- EXERCISE
Rewrite all lines of the material with "slide" swapped for "page" and nothing else changed. Leave the pictures out of your answer.
#### TASK INPUTS
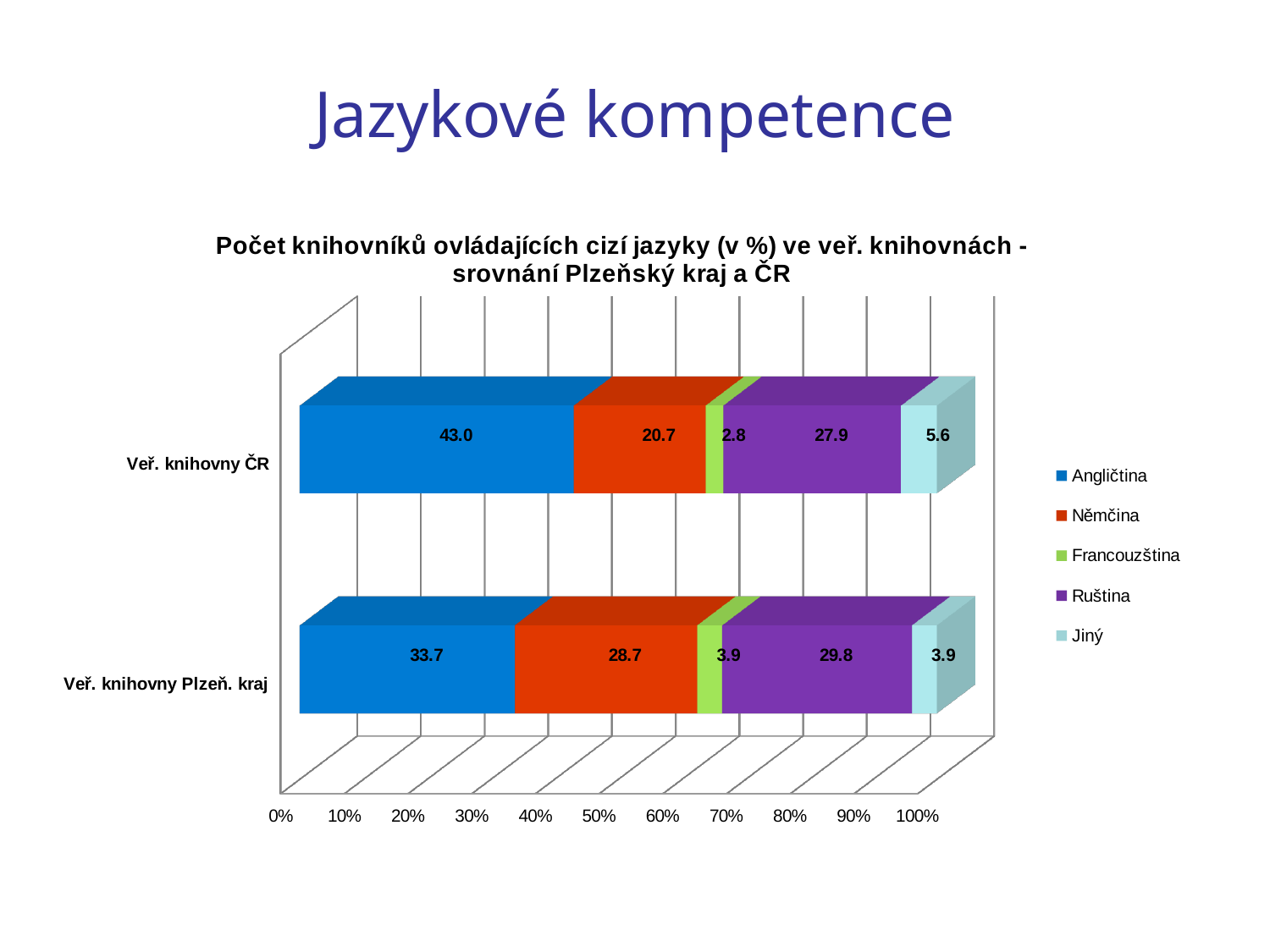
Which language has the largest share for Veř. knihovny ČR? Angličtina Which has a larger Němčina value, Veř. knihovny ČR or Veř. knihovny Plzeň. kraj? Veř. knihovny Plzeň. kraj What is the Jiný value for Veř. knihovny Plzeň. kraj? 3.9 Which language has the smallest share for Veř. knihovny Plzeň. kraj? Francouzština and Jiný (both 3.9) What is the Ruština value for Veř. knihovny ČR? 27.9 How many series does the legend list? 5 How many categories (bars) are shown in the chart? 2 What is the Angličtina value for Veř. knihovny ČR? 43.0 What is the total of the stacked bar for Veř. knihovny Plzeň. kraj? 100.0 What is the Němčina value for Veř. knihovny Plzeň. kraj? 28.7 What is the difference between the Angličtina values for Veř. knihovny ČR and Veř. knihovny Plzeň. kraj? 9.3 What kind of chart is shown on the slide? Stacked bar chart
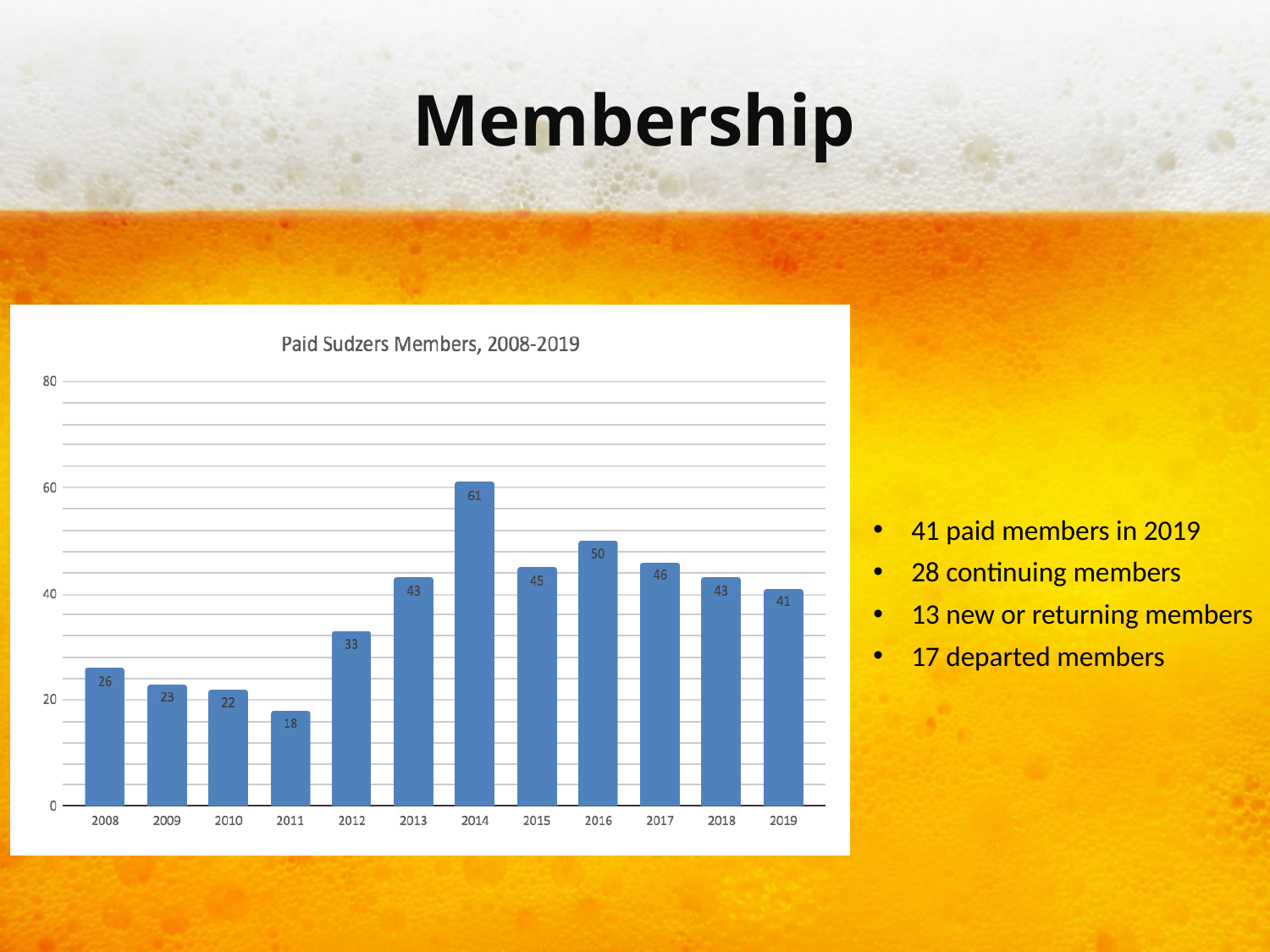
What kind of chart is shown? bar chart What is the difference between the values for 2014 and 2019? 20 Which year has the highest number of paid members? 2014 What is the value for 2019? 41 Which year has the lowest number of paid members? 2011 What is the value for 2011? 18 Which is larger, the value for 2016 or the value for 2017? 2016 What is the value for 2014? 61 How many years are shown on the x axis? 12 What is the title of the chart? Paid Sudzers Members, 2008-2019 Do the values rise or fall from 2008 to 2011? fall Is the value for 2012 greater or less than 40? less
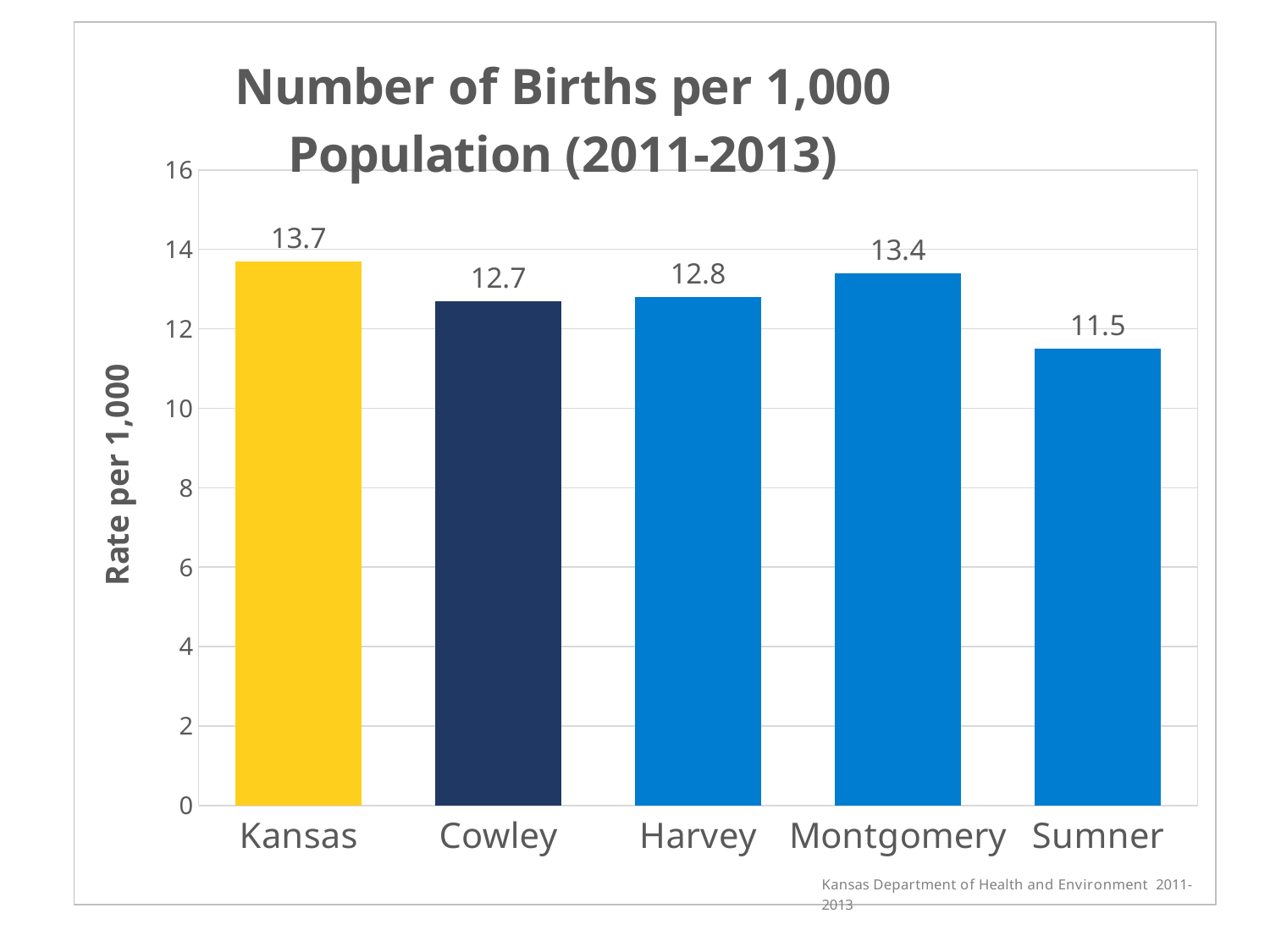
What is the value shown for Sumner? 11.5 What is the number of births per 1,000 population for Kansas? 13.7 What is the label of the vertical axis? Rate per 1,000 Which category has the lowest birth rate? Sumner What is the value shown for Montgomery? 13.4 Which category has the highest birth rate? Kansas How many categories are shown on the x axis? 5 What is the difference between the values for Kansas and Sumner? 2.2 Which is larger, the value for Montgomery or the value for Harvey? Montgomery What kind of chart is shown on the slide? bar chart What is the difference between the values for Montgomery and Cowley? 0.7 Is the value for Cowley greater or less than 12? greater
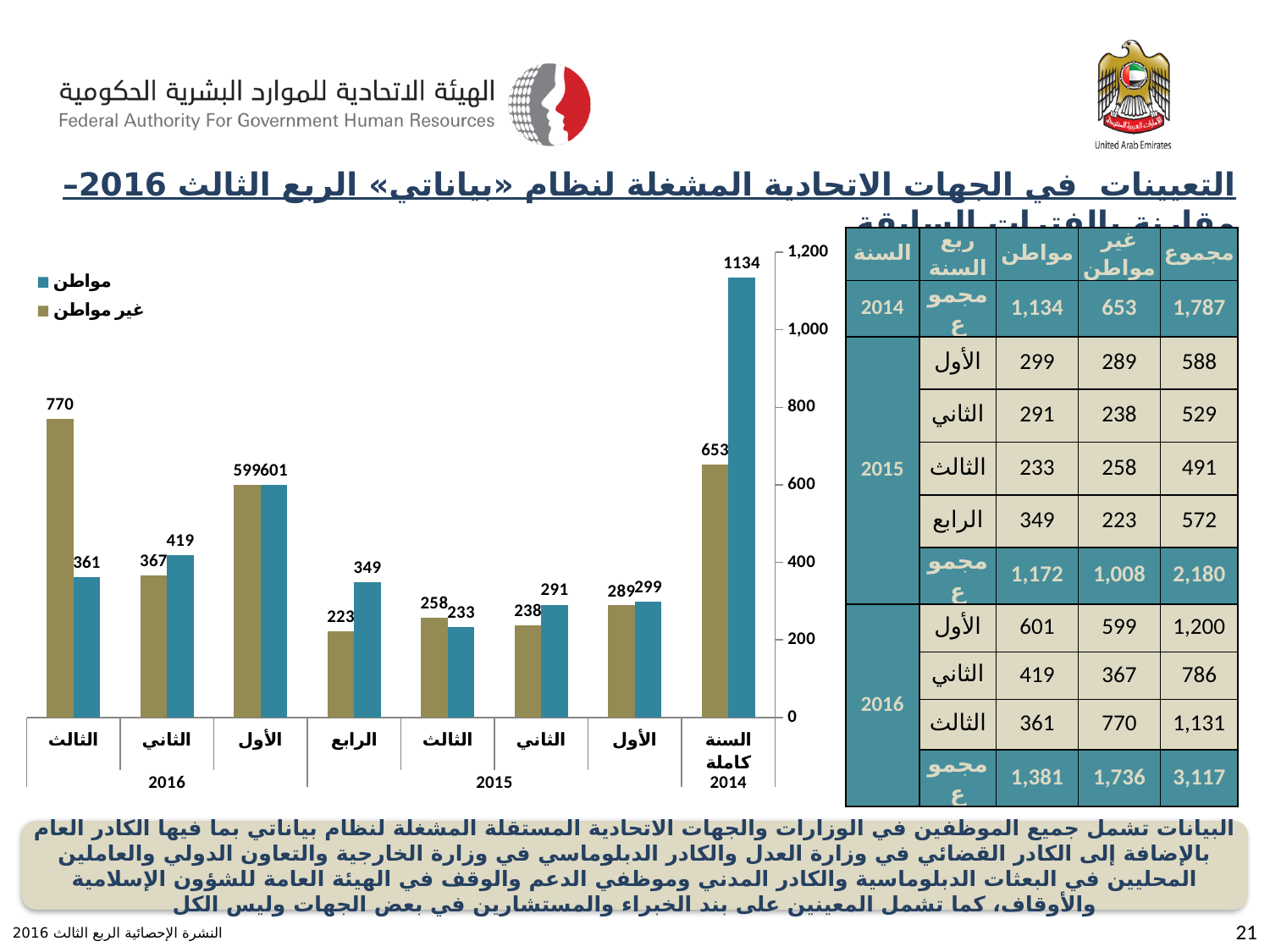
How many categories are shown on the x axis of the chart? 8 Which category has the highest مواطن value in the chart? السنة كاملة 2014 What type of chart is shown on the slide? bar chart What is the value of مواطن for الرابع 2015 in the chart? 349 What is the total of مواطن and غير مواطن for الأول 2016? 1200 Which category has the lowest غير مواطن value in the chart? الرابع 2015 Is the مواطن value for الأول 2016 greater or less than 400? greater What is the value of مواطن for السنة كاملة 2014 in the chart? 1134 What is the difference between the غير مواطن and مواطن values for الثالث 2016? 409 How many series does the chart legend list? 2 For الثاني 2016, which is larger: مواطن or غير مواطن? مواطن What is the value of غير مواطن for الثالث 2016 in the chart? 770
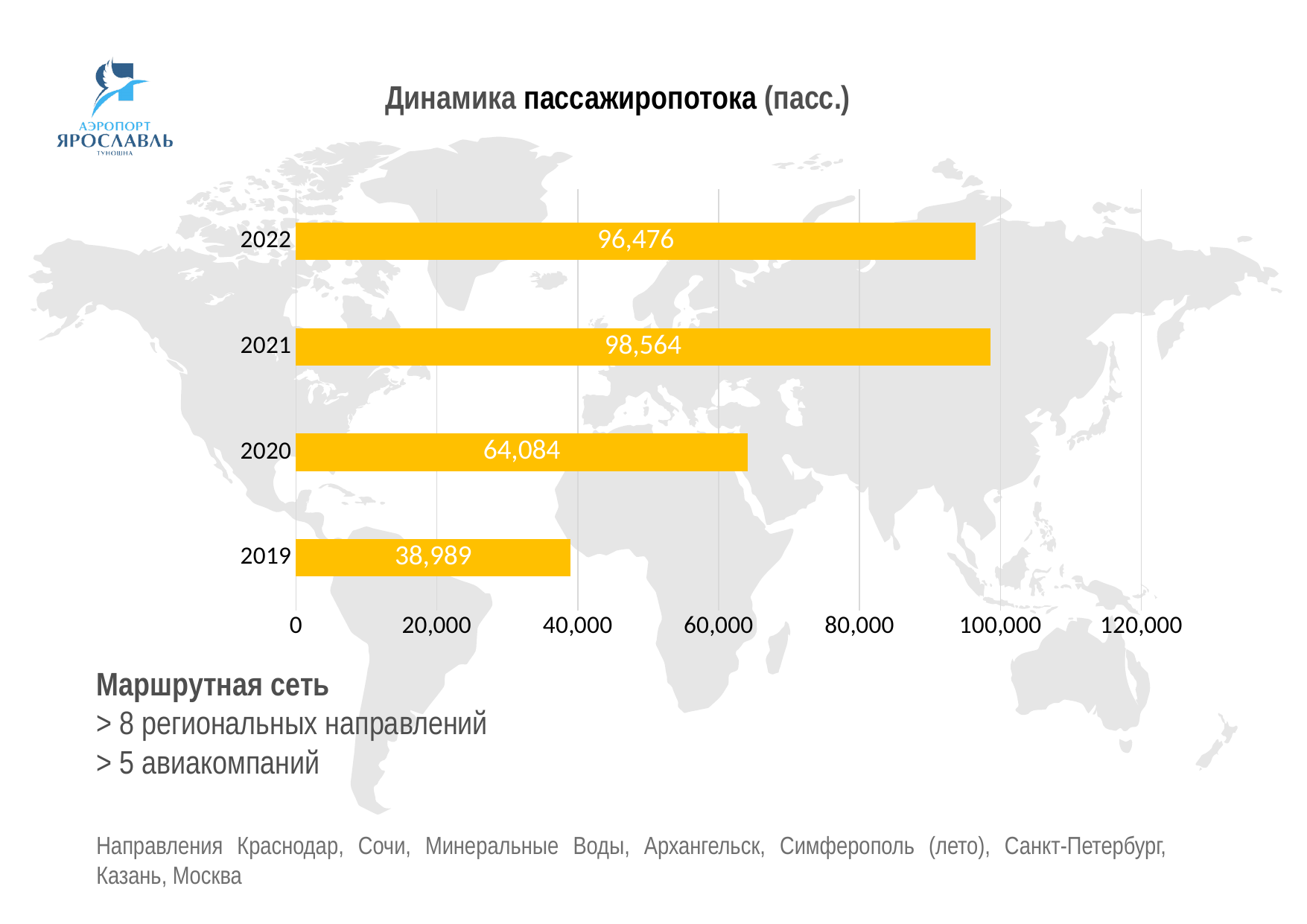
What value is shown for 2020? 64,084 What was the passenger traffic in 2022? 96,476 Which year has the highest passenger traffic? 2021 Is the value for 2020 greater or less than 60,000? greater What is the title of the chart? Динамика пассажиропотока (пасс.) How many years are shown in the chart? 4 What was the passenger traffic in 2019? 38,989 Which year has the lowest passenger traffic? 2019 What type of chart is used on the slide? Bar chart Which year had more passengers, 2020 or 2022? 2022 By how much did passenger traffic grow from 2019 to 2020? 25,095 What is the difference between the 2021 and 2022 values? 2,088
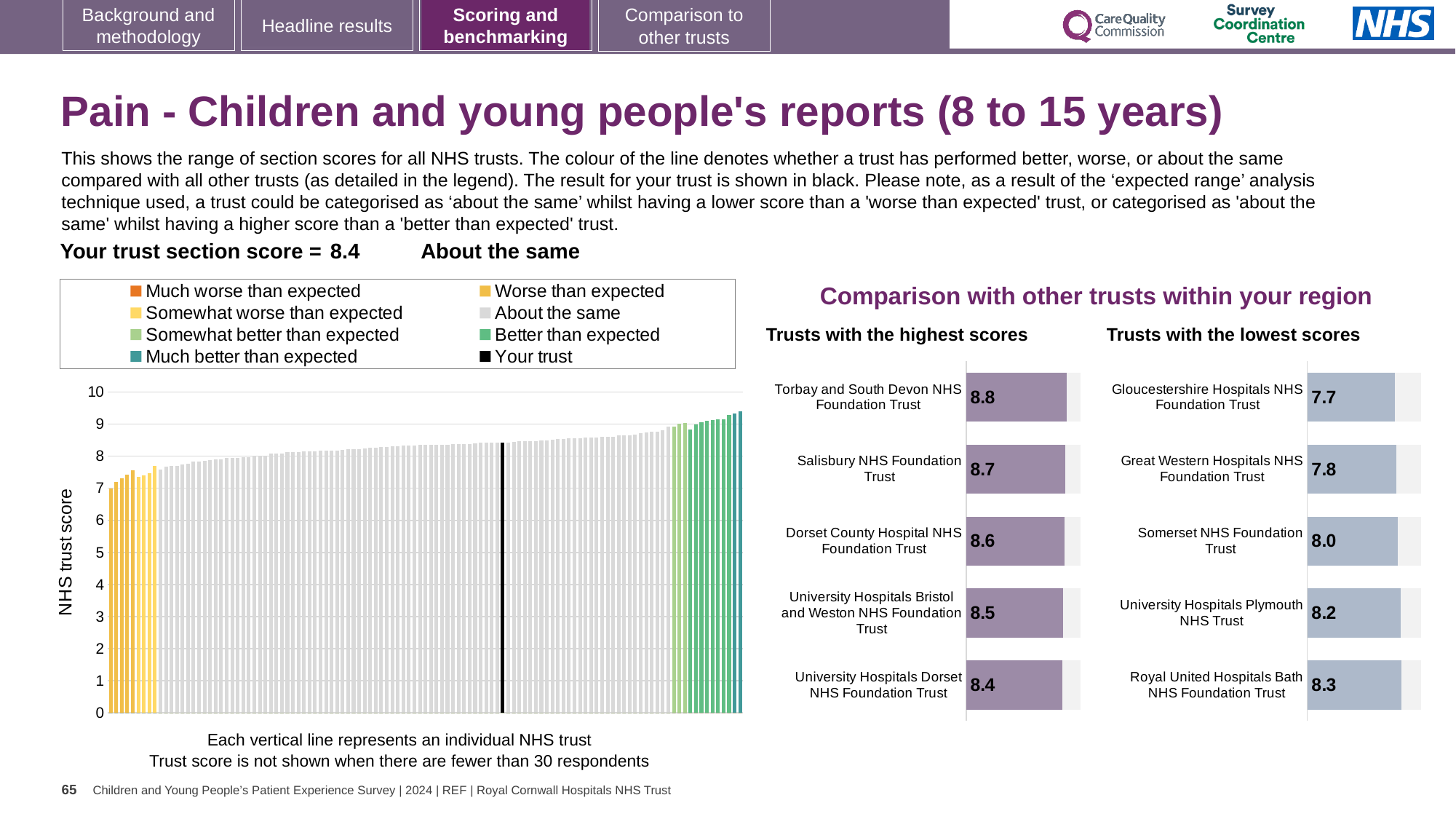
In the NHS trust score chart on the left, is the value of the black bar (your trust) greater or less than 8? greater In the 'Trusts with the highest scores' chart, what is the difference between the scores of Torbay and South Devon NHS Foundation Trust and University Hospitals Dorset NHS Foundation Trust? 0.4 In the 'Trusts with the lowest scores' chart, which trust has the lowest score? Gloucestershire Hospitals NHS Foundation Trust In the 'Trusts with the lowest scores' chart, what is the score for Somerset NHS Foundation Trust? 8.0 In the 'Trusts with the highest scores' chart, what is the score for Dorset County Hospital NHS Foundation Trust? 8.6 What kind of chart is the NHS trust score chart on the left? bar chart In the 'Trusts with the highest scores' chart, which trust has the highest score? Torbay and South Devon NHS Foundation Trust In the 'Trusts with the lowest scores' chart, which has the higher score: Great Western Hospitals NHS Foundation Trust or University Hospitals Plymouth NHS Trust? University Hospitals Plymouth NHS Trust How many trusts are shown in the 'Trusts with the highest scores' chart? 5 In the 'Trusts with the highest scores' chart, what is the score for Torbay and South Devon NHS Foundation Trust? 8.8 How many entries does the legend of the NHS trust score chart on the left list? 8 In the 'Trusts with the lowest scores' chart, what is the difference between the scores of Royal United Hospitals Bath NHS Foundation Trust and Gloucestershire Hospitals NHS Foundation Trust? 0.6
########
- ANSWER BOX
Which language has the largest share for Veř. knihovny ČR? Angličtina Which has a larger Němčina value, Veř. knihovny ČR or Veř. knihovny Plzeň. kraj? Veř. knihovny Plzeň. kraj What is the Jiný value for Veř. knihovny Plzeň. kraj? 3.9 Which language has the smallest share for Veř. knihovny Plzeň. kraj? Francouzština and Jiný (both 3.9) What is the Ruština value for Veř. knihovny ČR? 27.9 How many series does the legend list? 5 How many categories (bars) are shown in the chart? 2 What is the Angličtina value for Veř. knihovny ČR? 43.0 What is the total of the stacked bar for Veř. knihovny Plzeň. kraj? 100.0 What is the Němčina value for Veř. knihovny Plzeň. kraj? 28.7 What is the difference between the Angličtina values for Veř. knihovny ČR and Veř. knihovny Plzeň. kraj? 9.3 What kind of chart is shown on the page? Stacked bar chart
What kind of chart is shown? bar chart What is the difference between the values for 2014 and 2019? 20 Which year has the highest number of paid members? 2014 What is the value for 2019? 41 Which year has the lowest number of paid members? 2011 What is the value for 2011? 18 Which is larger, the value for 2016 or the value for 2017? 2016 What is the value for 2014? 61 How many years are shown on the x axis? 12 What is the title of the chart? Paid Sudzers Members, 2008-2019 Do the values rise or fall from 2008 to 2011? fall Is the value for 2012 greater or less than 40? less
What is the value shown for Sumner? 11.5 What is the number of births per 1,000 population for Kansas? 13.7 What is the label of the vertical axis? Rate per 1,000 Which category has the lowest birth rate? Sumner What is the value shown for Montgomery? 13.4 Which category has the highest birth rate? Kansas How many categories are shown on the x axis? 5 What is the difference between the values for Kansas and Sumner? 2.2 Which is larger, the value for Montgomery or the value for Harvey? Montgomery What kind of chart is shown on the page? bar chart What is the difference between the values for Montgomery and Cowley? 0.7 Is the value for Cowley greater or less than 12? greater
How many categories are shown on the x axis of the chart? 8 Which category has the highest مواطن value in the chart? السنة كاملة 2014 What type of chart is shown on the page? bar chart What is the value of مواطن for الرابع 2015 in the chart? 349 What is the total of مواطن and غير مواطن for الأول 2016? 1200 Which category has the lowest غير مواطن value in the chart? الرابع 2015 Is the مواطن value for الأول 2016 greater or less than 400? greater What is the value of مواطن for السنة كاملة 2014 in the chart? 1134 What is the difference between the غير مواطن and مواطن values for الثالث 2016? 409 How many series does the chart legend list? 2 For الثاني 2016, which is larger: مواطن or غير مواطن? مواطن What is the value of غير مواطن for الثالث 2016 in the chart? 770
What value is shown for 2020? 64,084 What was the passenger traffic in 2022? 96,476 Which year has the highest passenger traffic? 2021 Is the value for 2020 greater or less than 60,000? greater What is the title of the chart? Динамика пассажиропотока (пасс.) How many years are shown in the chart? 4 What was the passenger traffic in 2019? 38,989 Which year has the lowest passenger traffic? 2019 What type of chart is used on the page? Bar chart Which year had more passengers, 2020 or 2022? 2022 By how much did passenger traffic grow from 2019 to 2020? 25,095 What is the difference between the 2021 and 2022 values? 2,088
In the NHS trust score chart on the left, is the value of the black bar (your trust) greater or less than 8? greater In the 'Trusts with the highest scores' chart, what is the difference between the scores of Torbay and South Devon NHS Foundation Trust and University Hospitals Dorset NHS Foundation Trust? 0.4 In the 'Trusts with the lowest scores' chart, which trust has the lowest score? Gloucestershire Hospitals NHS Foundation Trust In the 'Trusts with the lowest scores' chart, what is the score for Somerset NHS Foundation Trust? 8.0 In the 'Trusts with the highest scores' chart, what is the score for Dorset County Hospital NHS Foundation Trust? 8.6 What kind of chart is the NHS trust score chart on the left? bar chart In the 'Trusts with the highest scores' chart, which trust has the highest score? Torbay and South Devon NHS Foundation Trust In the 'Trusts with the lowest scores' chart, which has the higher score: Great Western Hospitals NHS Foundation Trust or University Hospitals Plymouth NHS Trust? University Hospitals Plymouth NHS Trust How many trusts are shown in the 'Trusts with the highest scores' chart? 5 In the 'Trusts with the highest scores' chart, what is the score for Torbay and South Devon NHS Foundation Trust? 8.8 How many entries does the legend of the NHS trust score chart on the left list? 8 In the 'Trusts with the lowest scores' chart, what is the difference between the scores of Royal United Hospitals Bath NHS Foundation Trust and Gloucestershire Hospitals NHS Foundation Trust? 0.6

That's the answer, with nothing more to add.